Reading passage:
══════════════════════════════

And frankly, there's tons of policy conversation  about what those reimbursement rates are going   to look like into the future, and actually, we've  settled on a few right now. But I don't think that   that conversation is going to be done yet, because  we have to think about the audio-only visit, the   telephone visit that I mentioned, also  video visits, and how they work together   for different specialties and different types of  care. And I think that has forced the needle on a   conversation that frankly, we've been talking  about for decades in Telehealth. And I think   we're actually going to need to be really,  really thoughtful about that moving forward,   if we want to think about the blend of this with  in-person visits moving forward. There has been,  

I could add, a significant effort to try and  extend this payment schedule beyond 2022,   where it's been put at this point. And there's  legislation at the federal level, there's some   at the state level, and it is, as Courtney says,  a strong debate. Because we've seen Telehealth,   while ramped up dramatically,  it has pulled back and plateaued   across all different systems, because people still  do like to be face-to-face. And unfortunately,   the reimbursement side, unless we do have equal  or comparable funds, clinicians or systems may   reinforce in-person visits, because they may, with  our fee for service system, they can gain more   resources or revenue. Versus a program like  Kaiser who has embraced this fully, because   they're trying to do not only good healthcare, but  they're paid on a per capita basis. And that way,   they're being more efficient as well. Has there  been any effectiveness on research to see, um,  

to sort of compare the in-person visits with the  Telehealth visits, the video visits specifically?   Courtney. Yeah, that's a good question. There  has been a lot of pre-pandemic from places like   Kaiser and the VA, the two largest systems that  stood up Telehealth at scale, I would say. And in   those situations, there's a lot of evidence that  the same quality of care is delivered. I will tell   you, though, that it is not as developed as other  research, because there's so many questions about   the use cases that we that we did Telehealth  for during the pandemic, that we were not doing   Telehealth for prior to the pandemic, given the  emergency situation. So there's a lot more that   we need to learn. But the last thing I'll say is  that it's very similar, again, to patient portals,   and sort of sending an email to your doctor versus  coming in-person to your doctor. There was a lot  

of research in that prior to the pandemic. And  what I've taken out of that like, 15 or 20 years   of research, is that it's complicated. Sometimes  when you find a new visit, you find another   clinical issue -- you watch somebody at home and  you see that they might be almost falling down,   or that it's not a safe environment, and then you  want to bring them in to talk about that or to   make some adjustments. And so, just because you're  offering up more, sometimes you find more need  

in the population. And so, I think it's  very difficult to tease those things apart,   and we need to be instead, I would say,  thinking about this as the patient-centeredness   way to do care, which is true regardless of  the clinical outcomes. This is the right way to   offer patients the right modality, and to allow  flexibility for them to blend their visits. And   then we can figure out, I would say, some of the  workflows and some of the differences in nuances,   and allow clinical teams to bring people back in  person, but trying to really realize that this is   the right patient-centered approach, and then  how do we support it moving forward? You know,   I think one of the classic examples that comes to  mind is how many physicians would have patients   coming in concerned about the onset of dementia or  Alzheimer's, and many of those doctors would say,   I watch how they walk into the office. You know,  that everything had to do with their gaits and  

pace and stance and all of that. We, in fact, also  had a project called Gait, where we worked with   undergraduates and OLLI members on developing a  wearable for this. But I think it's a good example   of what you miss by just having somebody face  forward on a screen, you miss the whole person.

══════════════════════════════

Exercise goal: According to the telehealth discussion, which two systems were the largest to stand up Telehealth at scale before the pandemic? The records have nothing to do with the telehealth discussion.

Recorded information:
══════════════════════════════

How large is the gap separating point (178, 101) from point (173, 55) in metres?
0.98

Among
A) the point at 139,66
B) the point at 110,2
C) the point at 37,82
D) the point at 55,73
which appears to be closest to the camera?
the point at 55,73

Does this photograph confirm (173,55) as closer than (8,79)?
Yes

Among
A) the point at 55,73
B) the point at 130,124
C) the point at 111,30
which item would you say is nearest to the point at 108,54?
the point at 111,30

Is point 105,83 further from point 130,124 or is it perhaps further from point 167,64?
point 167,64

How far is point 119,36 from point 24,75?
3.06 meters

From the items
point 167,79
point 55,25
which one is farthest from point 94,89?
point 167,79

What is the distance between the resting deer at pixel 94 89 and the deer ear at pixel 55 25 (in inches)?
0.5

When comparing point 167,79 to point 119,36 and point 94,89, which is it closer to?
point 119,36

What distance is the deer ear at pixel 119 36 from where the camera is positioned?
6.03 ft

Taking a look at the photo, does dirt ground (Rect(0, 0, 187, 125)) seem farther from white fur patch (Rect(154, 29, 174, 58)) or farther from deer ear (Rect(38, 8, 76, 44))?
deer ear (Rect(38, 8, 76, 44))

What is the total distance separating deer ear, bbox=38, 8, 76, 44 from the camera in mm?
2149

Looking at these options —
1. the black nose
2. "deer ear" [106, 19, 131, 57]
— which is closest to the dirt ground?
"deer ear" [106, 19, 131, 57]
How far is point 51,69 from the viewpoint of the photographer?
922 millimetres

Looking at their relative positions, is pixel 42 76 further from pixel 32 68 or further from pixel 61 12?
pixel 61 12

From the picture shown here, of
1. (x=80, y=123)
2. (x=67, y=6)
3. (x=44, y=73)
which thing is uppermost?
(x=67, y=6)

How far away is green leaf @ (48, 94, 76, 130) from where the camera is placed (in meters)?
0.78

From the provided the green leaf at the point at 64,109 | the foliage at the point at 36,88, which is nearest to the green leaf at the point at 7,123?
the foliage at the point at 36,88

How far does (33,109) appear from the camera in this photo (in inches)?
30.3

══════════════════════════════

Finished task: Kaiser and the VA.